May 22, 2015, 7:55:43 PM5/22/15

to tachyo...@googlegroups.com

I get the cause of the first exception. It means I should run Spark on the node where Tachyon is located.

I run the Spark shell on the same node and there's no error, but the 2nd exception still occurs as follows :-(

Any thoughts?

scala> s.saveAsTextFile("tachyon://xxx.xxx.xxx.xxx:19998/Z")

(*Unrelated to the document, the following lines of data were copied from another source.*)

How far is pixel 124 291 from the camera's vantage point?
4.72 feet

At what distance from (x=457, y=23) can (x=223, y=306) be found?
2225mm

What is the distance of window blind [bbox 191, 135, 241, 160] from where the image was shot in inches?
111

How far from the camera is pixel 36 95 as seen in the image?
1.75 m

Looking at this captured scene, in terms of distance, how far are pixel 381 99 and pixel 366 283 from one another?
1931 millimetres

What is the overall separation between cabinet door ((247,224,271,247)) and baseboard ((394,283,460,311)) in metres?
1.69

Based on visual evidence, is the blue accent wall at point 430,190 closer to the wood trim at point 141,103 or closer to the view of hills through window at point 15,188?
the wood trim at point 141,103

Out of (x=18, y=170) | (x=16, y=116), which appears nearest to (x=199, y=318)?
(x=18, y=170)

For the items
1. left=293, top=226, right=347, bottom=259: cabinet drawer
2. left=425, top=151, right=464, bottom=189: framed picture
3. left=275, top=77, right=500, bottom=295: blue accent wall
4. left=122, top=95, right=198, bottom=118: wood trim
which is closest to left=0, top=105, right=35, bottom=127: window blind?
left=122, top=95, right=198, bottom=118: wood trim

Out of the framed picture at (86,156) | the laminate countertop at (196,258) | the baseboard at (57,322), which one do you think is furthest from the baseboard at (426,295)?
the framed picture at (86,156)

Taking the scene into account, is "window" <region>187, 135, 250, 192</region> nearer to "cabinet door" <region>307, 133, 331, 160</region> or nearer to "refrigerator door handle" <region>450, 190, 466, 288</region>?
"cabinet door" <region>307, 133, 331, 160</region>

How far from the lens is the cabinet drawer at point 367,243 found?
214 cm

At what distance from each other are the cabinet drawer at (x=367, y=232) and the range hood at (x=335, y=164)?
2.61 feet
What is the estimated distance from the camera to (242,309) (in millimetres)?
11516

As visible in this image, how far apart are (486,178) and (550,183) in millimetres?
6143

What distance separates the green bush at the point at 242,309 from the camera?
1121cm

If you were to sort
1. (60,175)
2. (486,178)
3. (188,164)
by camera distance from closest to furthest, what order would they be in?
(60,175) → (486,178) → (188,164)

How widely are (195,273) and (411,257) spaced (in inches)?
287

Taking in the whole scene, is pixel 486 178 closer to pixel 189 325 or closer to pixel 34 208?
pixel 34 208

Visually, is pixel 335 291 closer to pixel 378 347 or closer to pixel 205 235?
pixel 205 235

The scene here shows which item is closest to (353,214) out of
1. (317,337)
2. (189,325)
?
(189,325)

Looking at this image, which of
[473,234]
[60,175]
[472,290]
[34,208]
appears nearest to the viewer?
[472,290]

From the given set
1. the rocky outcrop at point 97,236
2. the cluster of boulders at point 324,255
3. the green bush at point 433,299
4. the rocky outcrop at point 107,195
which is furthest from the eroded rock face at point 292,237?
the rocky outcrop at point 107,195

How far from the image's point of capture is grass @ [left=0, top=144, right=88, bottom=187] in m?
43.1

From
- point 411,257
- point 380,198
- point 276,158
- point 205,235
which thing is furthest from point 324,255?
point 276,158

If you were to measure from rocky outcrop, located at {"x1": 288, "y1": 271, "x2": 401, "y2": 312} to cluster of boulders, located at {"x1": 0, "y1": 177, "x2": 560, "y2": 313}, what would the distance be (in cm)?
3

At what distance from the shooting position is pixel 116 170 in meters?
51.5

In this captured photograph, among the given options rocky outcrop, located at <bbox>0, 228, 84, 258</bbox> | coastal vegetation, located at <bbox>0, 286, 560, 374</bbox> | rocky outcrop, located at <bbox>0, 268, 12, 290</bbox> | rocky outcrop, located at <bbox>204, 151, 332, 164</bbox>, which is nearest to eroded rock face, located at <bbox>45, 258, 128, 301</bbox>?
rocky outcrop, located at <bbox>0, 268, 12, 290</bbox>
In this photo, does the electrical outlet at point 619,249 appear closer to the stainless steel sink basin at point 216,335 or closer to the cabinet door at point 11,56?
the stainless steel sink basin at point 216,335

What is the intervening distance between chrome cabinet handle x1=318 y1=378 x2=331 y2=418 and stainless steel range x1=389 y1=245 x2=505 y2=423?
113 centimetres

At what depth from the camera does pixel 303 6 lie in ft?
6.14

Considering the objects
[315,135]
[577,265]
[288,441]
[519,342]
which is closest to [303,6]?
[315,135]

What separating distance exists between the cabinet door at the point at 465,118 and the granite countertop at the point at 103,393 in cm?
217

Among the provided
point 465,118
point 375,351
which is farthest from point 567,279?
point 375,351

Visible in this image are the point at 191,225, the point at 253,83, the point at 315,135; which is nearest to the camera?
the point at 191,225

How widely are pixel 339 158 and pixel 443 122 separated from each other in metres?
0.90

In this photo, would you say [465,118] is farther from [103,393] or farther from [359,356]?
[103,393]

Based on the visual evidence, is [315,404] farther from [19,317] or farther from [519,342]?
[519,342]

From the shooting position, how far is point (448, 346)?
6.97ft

15/05/22 16:51:26 INFO : getWorkingDirectory: /

15/05/22 16:51:26 INFO : getFileStatus(tachyon://xxx.xxx.xxx.xxx:19998/Z): HDFS Path: hdfs://xxx.xxx.xxx.xxx:9000/Z TPath: tachyon://xxx.xxx.xxx.xxx:19998/Z

java.io.IOException: Failed on local exception: java.io.EOFException; Host Details : local host is: "ccied8/xxx.xxx.xxx.xxx"; destination host is: "ccied8.sysnet.ucsd.edu":9000;

Thanks!

T

Calvin Jia

unread,

May 24, 2015, 12:39:01 AM5/24/15

to tachyo...@googlegroups.com, ti...@eng.ucsd.edu

Hi,

What hadoop version did you compile Tachyon with (ie -Dhadoop.version)? I think the error is caused by a hadoop client/server version mismatch.

Hope this helps,

Calvin

Tianyin Xu

unread,

May 24, 2015, 4:11:30 AM5/24/15

to Calvin Jia, tachyo...@googlegroups.com

Thanks for the reply, Calvin!

I didn't compile Tachyon but directly used

https://github.com/amplab/tachyon/releases/download/v0.6.4/tachyon-0.6.4-bin.tar.gz

I checked the pom.xml and found it supports

<hadoop.version>1.0.4</hadoop.version>

so I setup a Hadoop 1.0.4.

It may not be a client/server version mismatch which would prevent Tachyon from starting.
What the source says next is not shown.